**What is being asked**: Please reproduce the material below line for line, leaving out the pictures.

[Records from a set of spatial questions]
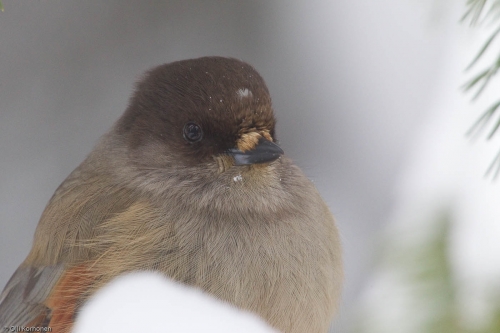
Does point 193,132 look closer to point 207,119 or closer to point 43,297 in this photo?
point 207,119

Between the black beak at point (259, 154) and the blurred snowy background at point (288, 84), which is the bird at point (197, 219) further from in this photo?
the blurred snowy background at point (288, 84)

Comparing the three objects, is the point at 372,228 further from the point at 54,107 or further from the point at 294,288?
the point at 54,107

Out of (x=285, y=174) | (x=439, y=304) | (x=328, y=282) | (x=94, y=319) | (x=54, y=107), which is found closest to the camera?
(x=439, y=304)

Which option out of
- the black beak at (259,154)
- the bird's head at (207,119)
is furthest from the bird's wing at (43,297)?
the black beak at (259,154)

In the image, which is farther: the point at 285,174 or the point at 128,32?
the point at 128,32

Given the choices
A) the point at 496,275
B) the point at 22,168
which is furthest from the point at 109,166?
the point at 496,275

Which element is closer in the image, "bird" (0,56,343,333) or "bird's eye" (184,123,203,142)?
"bird" (0,56,343,333)

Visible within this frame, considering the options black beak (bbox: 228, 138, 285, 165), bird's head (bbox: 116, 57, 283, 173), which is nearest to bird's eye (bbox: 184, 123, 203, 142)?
bird's head (bbox: 116, 57, 283, 173)

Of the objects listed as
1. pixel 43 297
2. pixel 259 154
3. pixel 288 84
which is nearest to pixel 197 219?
Answer: pixel 259 154

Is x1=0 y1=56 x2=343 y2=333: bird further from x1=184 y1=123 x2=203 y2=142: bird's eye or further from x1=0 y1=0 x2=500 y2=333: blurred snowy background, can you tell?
x1=0 y1=0 x2=500 y2=333: blurred snowy background
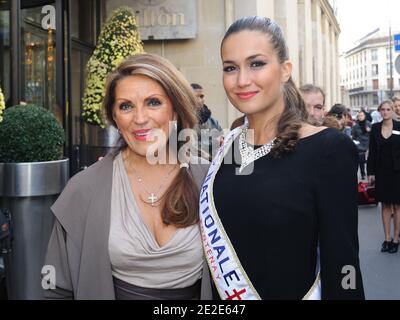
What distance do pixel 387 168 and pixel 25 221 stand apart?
489cm

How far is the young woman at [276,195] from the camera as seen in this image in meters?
1.67

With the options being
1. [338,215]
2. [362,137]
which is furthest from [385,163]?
[362,137]

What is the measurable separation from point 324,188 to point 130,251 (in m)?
0.76

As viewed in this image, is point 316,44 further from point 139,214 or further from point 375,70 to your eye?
point 375,70

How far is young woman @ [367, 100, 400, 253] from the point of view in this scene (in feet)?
21.2

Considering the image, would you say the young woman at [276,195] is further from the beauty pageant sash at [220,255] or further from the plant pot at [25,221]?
the plant pot at [25,221]

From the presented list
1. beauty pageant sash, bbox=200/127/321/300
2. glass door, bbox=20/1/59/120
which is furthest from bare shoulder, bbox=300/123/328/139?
glass door, bbox=20/1/59/120

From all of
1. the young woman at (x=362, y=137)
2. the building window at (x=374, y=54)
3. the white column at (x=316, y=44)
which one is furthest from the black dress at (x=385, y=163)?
the building window at (x=374, y=54)

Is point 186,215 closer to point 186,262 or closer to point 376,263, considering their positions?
point 186,262

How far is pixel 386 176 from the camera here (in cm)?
666

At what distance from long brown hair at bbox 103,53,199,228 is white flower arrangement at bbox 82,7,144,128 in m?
3.83

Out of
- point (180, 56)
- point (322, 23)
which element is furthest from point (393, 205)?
point (322, 23)

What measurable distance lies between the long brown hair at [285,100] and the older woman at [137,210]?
0.39 m
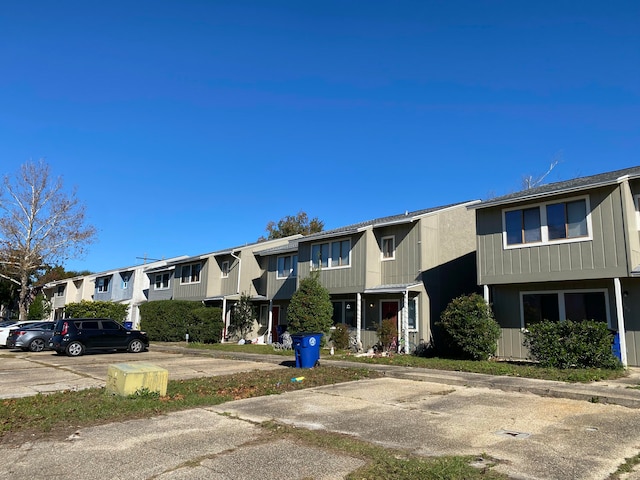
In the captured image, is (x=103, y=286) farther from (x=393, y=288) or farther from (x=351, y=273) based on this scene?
(x=393, y=288)

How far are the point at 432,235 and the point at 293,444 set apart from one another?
16054 mm

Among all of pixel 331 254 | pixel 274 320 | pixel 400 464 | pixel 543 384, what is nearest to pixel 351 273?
pixel 331 254

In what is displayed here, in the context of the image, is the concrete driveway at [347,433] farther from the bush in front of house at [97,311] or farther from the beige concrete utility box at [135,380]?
the bush in front of house at [97,311]

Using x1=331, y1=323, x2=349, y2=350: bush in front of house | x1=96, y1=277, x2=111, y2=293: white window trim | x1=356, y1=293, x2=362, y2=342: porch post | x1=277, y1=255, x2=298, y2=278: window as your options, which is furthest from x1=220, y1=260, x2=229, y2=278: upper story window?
x1=96, y1=277, x2=111, y2=293: white window trim

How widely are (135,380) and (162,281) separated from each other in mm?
31594

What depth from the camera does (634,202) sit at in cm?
1464

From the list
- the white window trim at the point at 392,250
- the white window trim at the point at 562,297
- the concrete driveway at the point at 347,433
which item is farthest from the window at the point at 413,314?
the concrete driveway at the point at 347,433

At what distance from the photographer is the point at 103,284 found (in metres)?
50.9

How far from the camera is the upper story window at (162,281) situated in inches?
1534

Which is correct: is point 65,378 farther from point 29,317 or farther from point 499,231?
point 29,317

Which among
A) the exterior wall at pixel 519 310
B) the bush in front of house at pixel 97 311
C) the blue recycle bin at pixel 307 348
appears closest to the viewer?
the blue recycle bin at pixel 307 348

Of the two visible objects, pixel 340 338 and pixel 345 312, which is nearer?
pixel 340 338

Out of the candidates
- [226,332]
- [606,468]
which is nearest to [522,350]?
[606,468]

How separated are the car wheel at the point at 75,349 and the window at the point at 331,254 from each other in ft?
37.4
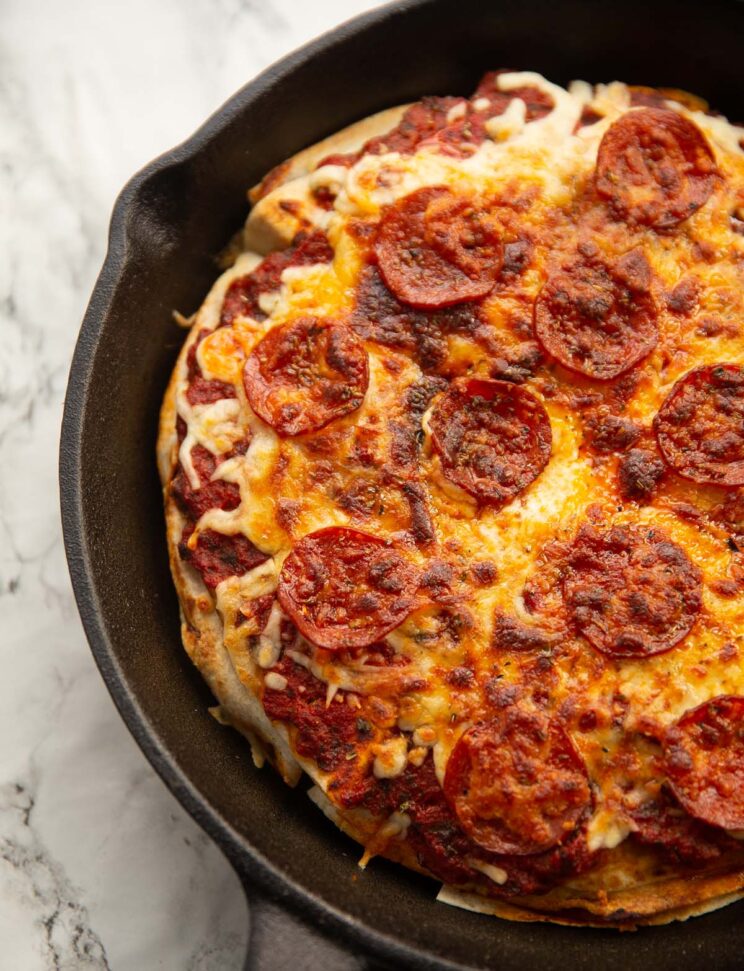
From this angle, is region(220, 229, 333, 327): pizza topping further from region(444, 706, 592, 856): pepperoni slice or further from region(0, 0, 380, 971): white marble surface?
region(444, 706, 592, 856): pepperoni slice

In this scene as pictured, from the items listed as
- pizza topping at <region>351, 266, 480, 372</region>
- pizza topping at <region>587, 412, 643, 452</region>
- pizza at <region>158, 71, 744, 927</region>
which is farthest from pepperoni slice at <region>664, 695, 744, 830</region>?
pizza topping at <region>351, 266, 480, 372</region>

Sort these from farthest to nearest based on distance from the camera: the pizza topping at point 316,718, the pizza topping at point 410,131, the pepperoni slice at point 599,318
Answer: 1. the pizza topping at point 410,131
2. the pepperoni slice at point 599,318
3. the pizza topping at point 316,718

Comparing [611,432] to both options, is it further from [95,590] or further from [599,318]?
[95,590]

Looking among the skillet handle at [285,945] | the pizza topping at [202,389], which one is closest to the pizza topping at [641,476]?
the pizza topping at [202,389]

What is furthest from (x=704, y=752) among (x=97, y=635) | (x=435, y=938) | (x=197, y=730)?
(x=97, y=635)

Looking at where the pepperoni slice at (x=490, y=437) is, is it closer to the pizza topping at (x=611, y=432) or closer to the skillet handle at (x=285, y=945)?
the pizza topping at (x=611, y=432)

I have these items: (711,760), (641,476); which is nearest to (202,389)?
(641,476)
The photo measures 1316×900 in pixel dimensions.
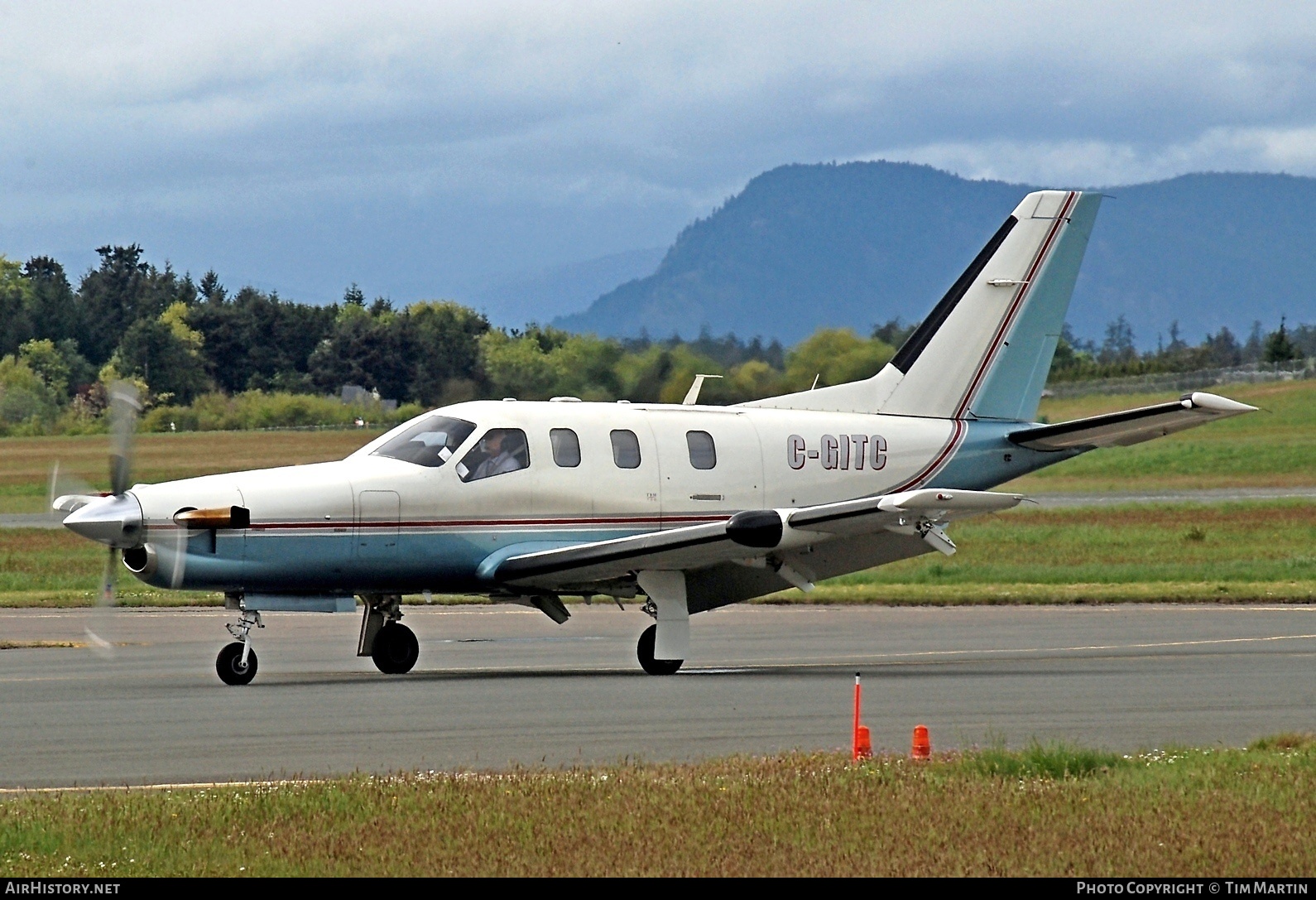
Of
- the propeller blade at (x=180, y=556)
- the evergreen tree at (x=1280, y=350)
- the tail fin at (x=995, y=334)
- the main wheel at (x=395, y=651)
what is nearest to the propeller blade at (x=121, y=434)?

**Result of the task**:
Does point 193,132 look closer to point 207,119 or closer to point 43,297 in this photo?
point 207,119

Between the black beak at point (259, 154) and the blurred snowy background at point (288, 84), which is the bird at point (197, 219) further from in this photo?
the blurred snowy background at point (288, 84)

Comparing the three objects, is the point at 372,228 further from the point at 54,107 or further from the point at 294,288?
the point at 54,107

Out of (x=285, y=174) | (x=439, y=304) | (x=328, y=282) | (x=94, y=319) | (x=54, y=107), which is found closest to the camera?
(x=439, y=304)

Which option out of
- the black beak at (259,154)
- the bird's head at (207,119)
is furthest from the bird's wing at (43,297)?
the black beak at (259,154)

In the image, which is farther: the point at 285,174 or the point at 128,32?
the point at 128,32

Given the choices
A) the point at 496,275
B) the point at 22,168
which is furthest from the point at 109,166?
the point at 496,275

Which element is closer in the image, "bird" (0,56,343,333) or "bird's eye" (184,123,203,142)?
"bird" (0,56,343,333)

Visible within this frame, considering the options black beak (bbox: 228, 138, 285, 165), bird's head (bbox: 116, 57, 283, 173), which is nearest to bird's eye (bbox: 184, 123, 203, 142)?
bird's head (bbox: 116, 57, 283, 173)

Of the objects listed as
1. pixel 43 297
2. pixel 259 154
3. pixel 288 84
which is nearest to pixel 197 219?
Answer: pixel 259 154

Is x1=0 y1=56 x2=343 y2=333: bird further from x1=184 y1=123 x2=203 y2=142: bird's eye or further from x1=0 y1=0 x2=500 y2=333: blurred snowy background, can you tell?
x1=0 y1=0 x2=500 y2=333: blurred snowy background
What distance do pixel 387 168 and pixel 25 221 stand apart?
489cm

How far is the young woman at [276,195] from the camera as seen in this image in meters?
1.67

With the options being
1. [338,215]
2. [362,137]
which is furthest from [385,163]?
[362,137]

What is the measurable separation from point 324,188 to point 130,251 (in m)?
0.76

As viewed in this image, is point 316,44 further from point 139,214 or further from point 375,70 to your eye?
point 375,70

How far is young woman @ [367, 100, 400, 253] from the point of view in this scene (in feet)?
21.2

Considering the image, would you say the young woman at [276,195] is further from the beauty pageant sash at [220,255] or further from the plant pot at [25,221]?
the plant pot at [25,221]

From the presented list
1. beauty pageant sash, bbox=200/127/321/300
2. glass door, bbox=20/1/59/120
which is furthest from bare shoulder, bbox=300/123/328/139?
glass door, bbox=20/1/59/120

From all of
1. the young woman at (x=362, y=137)
2. the building window at (x=374, y=54)
3. the white column at (x=316, y=44)
which one is furthest from the black dress at (x=385, y=163)?
the building window at (x=374, y=54)

Is point 186,215 closer to point 186,262 or closer to point 376,263, considering their positions?
point 186,262

How far is pixel 386 176 from the camera here (in cm)?
666

At what distance from long brown hair at bbox 103,53,199,228 is white flower arrangement at bbox 82,7,144,128 in m?
3.83

Out of
- point (180, 56)
- point (322, 23)
which element is furthest from point (393, 205)?
point (322, 23)

What measurable distance lies between the long brown hair at [285,100] and the older woman at [137,210]?
0.39 m
In the captured image, is (x=103, y=286) farther from (x=393, y=288) or farther from (x=351, y=273) based on this scene?
(x=393, y=288)

How far are the point at 432,235 and the point at 293,444 set apart from one another?
16054 mm

Among all of pixel 331 254 | pixel 274 320 | pixel 400 464 | pixel 543 384, what is nearest to pixel 351 273?
pixel 331 254

In what is displayed here, in the context of the image, is the concrete driveway at [347,433] farther from the bush in front of house at [97,311] or farther from the beige concrete utility box at [135,380]?
the bush in front of house at [97,311]

Using x1=331, y1=323, x2=349, y2=350: bush in front of house | x1=96, y1=277, x2=111, y2=293: white window trim | x1=356, y1=293, x2=362, y2=342: porch post | x1=277, y1=255, x2=298, y2=278: window as your options, which is furthest from x1=220, y1=260, x2=229, y2=278: upper story window?
x1=96, y1=277, x2=111, y2=293: white window trim

How widely are (135,380) and (162,281) separated from each other in mm?
31594

What depth from the camera does (634,202) sit at in cm?
1464

From the list
- the white window trim at the point at 392,250
- the white window trim at the point at 562,297
- the concrete driveway at the point at 347,433
which item is farthest from the window at the point at 413,314?
the concrete driveway at the point at 347,433

At what distance from the photographer is the point at 103,284 found (in metres)?
50.9

How far from the camera is the upper story window at (162,281) situated in inches?
1534

Which is correct: is point 65,378 farther from point 29,317 or farther from point 499,231?
point 29,317

Which among
A) the exterior wall at pixel 519 310
B) the bush in front of house at pixel 97 311
C) the blue recycle bin at pixel 307 348
appears closest to the viewer?
the blue recycle bin at pixel 307 348

Of the two visible objects, pixel 340 338 and pixel 345 312, which is nearer?
pixel 340 338

Out of the candidates
- [226,332]
- [606,468]
which is nearest to [522,350]?
[606,468]

How separated are the car wheel at the point at 75,349 and the window at the point at 331,254 from each other in ft?
37.4
From this angle, is region(220, 229, 333, 327): pizza topping further from region(444, 706, 592, 856): pepperoni slice or further from region(0, 0, 380, 971): white marble surface?
region(444, 706, 592, 856): pepperoni slice

In this scene as pictured, from the items listed as
- pizza topping at <region>351, 266, 480, 372</region>
- pizza topping at <region>587, 412, 643, 452</region>
- pizza at <region>158, 71, 744, 927</region>
which is farthest from pepperoni slice at <region>664, 695, 744, 830</region>?
pizza topping at <region>351, 266, 480, 372</region>

Sort these from farthest to nearest based on distance from the camera: the pizza topping at point 316,718, the pizza topping at point 410,131, the pepperoni slice at point 599,318
Answer: 1. the pizza topping at point 410,131
2. the pepperoni slice at point 599,318
3. the pizza topping at point 316,718

Comparing [611,432] to both options, is it further from [95,590] or further from [599,318]?
[95,590]

Looking among the skillet handle at [285,945] | the pizza topping at [202,389], which one is closest to the pizza topping at [641,476]?
the pizza topping at [202,389]

What is furthest from (x=704, y=752) among (x=97, y=635) | (x=435, y=938) | (x=197, y=730)?
(x=97, y=635)

Looking at where the pepperoni slice at (x=490, y=437) is, is it closer to the pizza topping at (x=611, y=432) or closer to the skillet handle at (x=285, y=945)?
the pizza topping at (x=611, y=432)

I have these items: (711,760), (641,476); which is nearest to (202,389)?
(641,476)
The photo measures 1316×900 in pixel dimensions.
Of
- the propeller blade at (x=180, y=556)
- the evergreen tree at (x=1280, y=350)
- the tail fin at (x=995, y=334)
- the main wheel at (x=395, y=651)
what is nearest to the propeller blade at (x=121, y=434)?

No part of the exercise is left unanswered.